Core competencies are the essential capabilities that create a firm’s sustainable competitive advantage. Based on experience, knowledge, and know-how, they are built up over time and cannot be easily imitated. For this reason, products and technologies are seldom core competencies. The advantage they provide is short-lived, and other companies can readily purchase, emulate, or improve upon them. Core competencies are more likely to be processes.
Processes cut across functional lines and departments. Figure 1 shows the processes of product development, order fulfillment, supply chain management, and customer service in contrast to typical business functions such as sales, manufacturing, purchasing, and accounting.
As companies become skilled at thinking processes, instead of functional departments or products or markets, a new dimension of strategy opens up. Consider Chaparral Steel, the tenth largest steel producer in the United States, a minimill of less than 1,000 workers that nevertheless has set world productivity records several times and was the first American steel company to receive a Japanese Industrial Quality Certification. Chaparral management allows its competitors to tour its plants at will because “they can’t take (what we do best) home with them.” Although Chaparral is known for its low cost and high technology, its core competency is not technology, but the ability to transform technology rapidly into new products and processes.
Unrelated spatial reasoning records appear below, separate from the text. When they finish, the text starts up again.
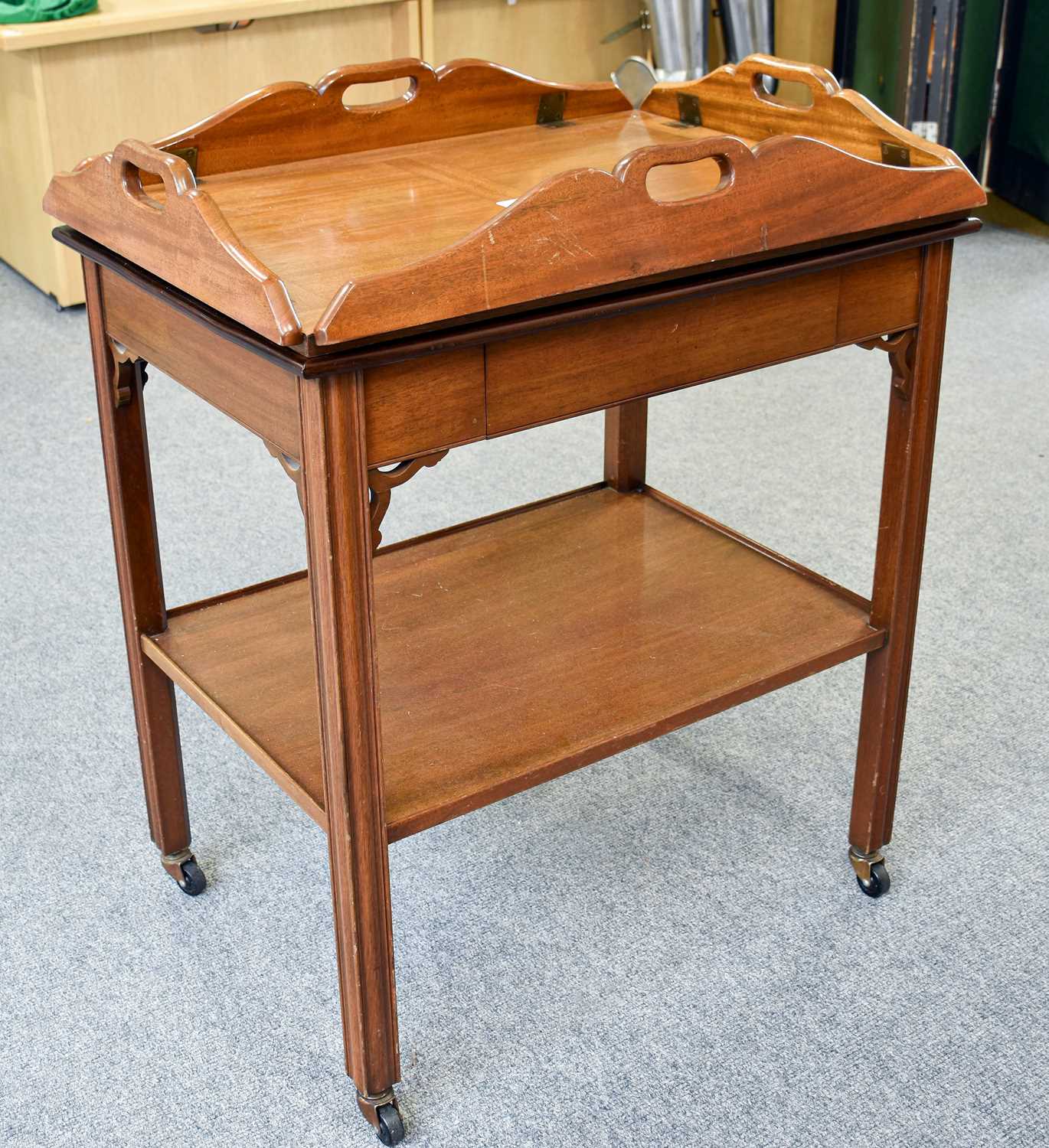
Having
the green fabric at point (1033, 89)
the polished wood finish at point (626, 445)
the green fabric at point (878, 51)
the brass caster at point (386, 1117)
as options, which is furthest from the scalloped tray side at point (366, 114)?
the green fabric at point (1033, 89)

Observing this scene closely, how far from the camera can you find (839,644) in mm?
1578

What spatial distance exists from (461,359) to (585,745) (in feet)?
1.43

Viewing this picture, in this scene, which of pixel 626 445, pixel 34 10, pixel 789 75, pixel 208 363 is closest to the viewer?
pixel 208 363

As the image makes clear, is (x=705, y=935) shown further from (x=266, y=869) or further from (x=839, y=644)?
(x=266, y=869)

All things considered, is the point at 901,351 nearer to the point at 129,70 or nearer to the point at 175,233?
the point at 175,233

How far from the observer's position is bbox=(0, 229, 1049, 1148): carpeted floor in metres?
1.45

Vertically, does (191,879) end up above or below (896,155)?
below

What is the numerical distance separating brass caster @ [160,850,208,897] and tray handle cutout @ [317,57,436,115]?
0.87 meters

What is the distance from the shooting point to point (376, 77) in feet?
4.92

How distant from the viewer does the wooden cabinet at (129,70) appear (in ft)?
10.8

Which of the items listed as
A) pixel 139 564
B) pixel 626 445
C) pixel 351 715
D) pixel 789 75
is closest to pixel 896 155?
pixel 789 75

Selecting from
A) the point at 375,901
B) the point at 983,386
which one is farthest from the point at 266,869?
the point at 983,386

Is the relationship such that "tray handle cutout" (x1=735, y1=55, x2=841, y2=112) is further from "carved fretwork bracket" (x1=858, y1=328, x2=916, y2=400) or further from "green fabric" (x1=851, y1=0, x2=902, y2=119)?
"green fabric" (x1=851, y1=0, x2=902, y2=119)

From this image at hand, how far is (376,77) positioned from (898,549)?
72cm
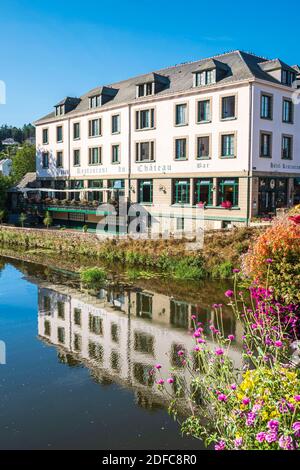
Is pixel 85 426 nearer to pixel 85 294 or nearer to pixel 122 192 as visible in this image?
pixel 85 294

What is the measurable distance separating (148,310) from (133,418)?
804 centimetres

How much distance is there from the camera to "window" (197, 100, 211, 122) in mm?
31381

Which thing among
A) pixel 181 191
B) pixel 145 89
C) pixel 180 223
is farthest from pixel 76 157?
pixel 180 223

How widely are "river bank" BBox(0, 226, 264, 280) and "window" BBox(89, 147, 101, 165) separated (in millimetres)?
10913

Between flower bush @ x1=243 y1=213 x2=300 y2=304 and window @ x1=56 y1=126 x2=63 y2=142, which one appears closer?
flower bush @ x1=243 y1=213 x2=300 y2=304

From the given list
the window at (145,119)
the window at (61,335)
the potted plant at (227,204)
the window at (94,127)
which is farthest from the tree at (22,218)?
the window at (61,335)

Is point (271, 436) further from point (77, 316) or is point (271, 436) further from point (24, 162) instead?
point (24, 162)

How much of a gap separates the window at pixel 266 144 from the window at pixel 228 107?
2329 millimetres

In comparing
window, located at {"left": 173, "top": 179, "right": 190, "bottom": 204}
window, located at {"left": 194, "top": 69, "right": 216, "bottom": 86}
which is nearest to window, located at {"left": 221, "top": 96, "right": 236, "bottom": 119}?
window, located at {"left": 194, "top": 69, "right": 216, "bottom": 86}

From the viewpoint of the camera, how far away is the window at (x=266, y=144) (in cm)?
3019

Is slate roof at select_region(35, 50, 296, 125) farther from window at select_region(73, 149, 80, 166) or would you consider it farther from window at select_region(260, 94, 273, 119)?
window at select_region(73, 149, 80, 166)

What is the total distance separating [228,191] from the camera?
30.8 m

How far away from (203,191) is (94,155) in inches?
485

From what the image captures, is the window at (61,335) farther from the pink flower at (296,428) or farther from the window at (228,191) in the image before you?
the window at (228,191)
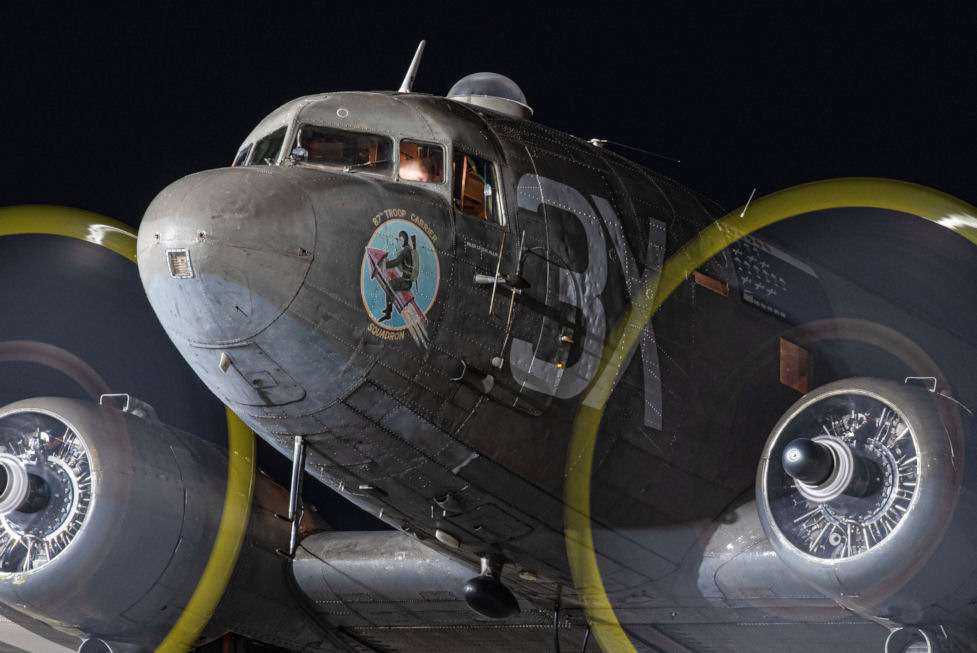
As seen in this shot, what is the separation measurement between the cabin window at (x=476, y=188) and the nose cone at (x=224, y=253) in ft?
3.62

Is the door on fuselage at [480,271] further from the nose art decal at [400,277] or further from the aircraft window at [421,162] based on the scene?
the nose art decal at [400,277]

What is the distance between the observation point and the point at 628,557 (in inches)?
342

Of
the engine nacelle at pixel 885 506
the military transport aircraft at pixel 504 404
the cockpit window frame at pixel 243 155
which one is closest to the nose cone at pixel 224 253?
the military transport aircraft at pixel 504 404

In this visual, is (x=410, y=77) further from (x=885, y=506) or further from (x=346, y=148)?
(x=885, y=506)

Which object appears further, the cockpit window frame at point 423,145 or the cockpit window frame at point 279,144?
the cockpit window frame at point 279,144

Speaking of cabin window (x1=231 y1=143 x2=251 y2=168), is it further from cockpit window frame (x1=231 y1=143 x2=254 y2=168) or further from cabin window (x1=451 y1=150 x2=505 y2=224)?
cabin window (x1=451 y1=150 x2=505 y2=224)

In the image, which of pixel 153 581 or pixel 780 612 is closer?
pixel 780 612

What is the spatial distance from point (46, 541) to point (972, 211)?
781 centimetres

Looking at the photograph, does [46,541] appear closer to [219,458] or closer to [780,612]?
[219,458]

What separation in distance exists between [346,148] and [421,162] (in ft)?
1.65

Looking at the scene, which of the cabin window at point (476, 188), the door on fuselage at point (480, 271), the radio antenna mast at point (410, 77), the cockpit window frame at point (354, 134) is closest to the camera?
the door on fuselage at point (480, 271)

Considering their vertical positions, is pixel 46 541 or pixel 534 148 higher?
pixel 534 148

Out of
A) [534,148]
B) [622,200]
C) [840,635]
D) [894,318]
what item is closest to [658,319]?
[622,200]

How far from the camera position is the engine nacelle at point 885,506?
716 centimetres
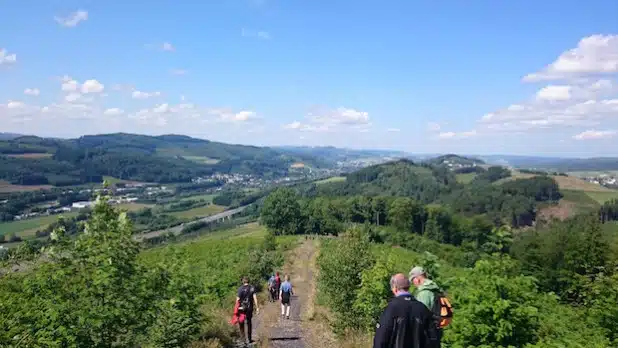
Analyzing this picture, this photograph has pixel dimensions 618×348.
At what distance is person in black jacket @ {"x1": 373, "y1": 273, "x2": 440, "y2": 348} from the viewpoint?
5.49 metres

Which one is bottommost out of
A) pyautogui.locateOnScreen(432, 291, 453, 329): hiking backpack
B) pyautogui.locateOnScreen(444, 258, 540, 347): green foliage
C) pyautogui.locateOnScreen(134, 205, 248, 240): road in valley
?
pyautogui.locateOnScreen(134, 205, 248, 240): road in valley

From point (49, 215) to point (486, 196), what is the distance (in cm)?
14197

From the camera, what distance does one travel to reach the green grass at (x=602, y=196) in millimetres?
161375

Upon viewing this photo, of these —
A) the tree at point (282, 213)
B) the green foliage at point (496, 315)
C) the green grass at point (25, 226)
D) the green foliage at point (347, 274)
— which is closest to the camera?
the green foliage at point (496, 315)

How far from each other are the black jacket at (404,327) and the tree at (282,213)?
7973 cm

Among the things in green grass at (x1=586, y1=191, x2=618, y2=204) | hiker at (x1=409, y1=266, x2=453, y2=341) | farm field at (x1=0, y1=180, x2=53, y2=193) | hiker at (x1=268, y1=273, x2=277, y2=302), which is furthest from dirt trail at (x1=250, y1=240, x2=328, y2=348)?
green grass at (x1=586, y1=191, x2=618, y2=204)

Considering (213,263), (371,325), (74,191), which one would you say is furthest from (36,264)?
(74,191)

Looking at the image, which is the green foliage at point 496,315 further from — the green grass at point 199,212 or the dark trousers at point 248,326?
the green grass at point 199,212

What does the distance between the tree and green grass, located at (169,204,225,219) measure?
2690 inches

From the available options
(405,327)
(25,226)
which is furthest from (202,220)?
(405,327)

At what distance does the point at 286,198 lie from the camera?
86438 millimetres

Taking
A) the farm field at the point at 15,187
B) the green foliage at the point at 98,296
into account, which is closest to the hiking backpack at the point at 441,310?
the green foliage at the point at 98,296

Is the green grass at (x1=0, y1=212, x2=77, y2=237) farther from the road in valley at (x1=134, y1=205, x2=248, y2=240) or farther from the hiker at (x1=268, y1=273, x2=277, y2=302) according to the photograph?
the hiker at (x1=268, y1=273, x2=277, y2=302)

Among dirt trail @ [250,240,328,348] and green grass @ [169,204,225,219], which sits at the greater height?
dirt trail @ [250,240,328,348]
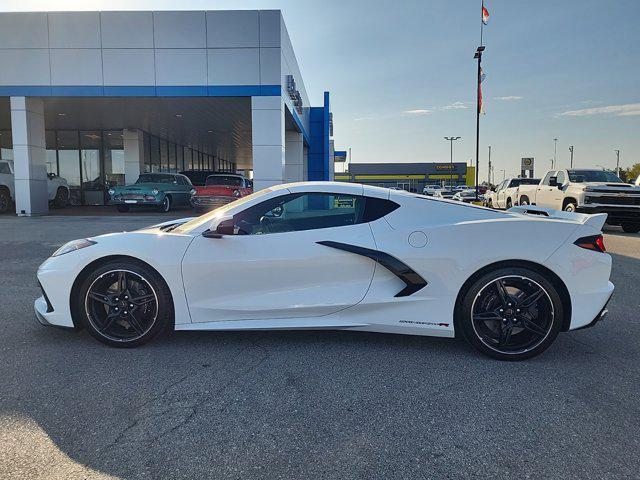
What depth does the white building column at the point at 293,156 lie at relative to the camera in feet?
86.2

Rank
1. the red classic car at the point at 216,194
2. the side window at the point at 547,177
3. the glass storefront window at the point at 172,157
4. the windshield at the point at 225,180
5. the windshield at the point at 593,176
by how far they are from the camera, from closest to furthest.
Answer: the windshield at the point at 593,176, the side window at the point at 547,177, the red classic car at the point at 216,194, the windshield at the point at 225,180, the glass storefront window at the point at 172,157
By the time a competitor copies its current technology, Chaparral is confident they will have moved on to something else.
Similarly, the Gap can’t predict what young consumers will wear any better than other retailers, but it can offer them more choices and react quickly when styles or colors “hit.” The Gap’s core competency in sourcing, logistics, and supply chains allows the company to introduce more than twenty new fashion lines into its stores each year.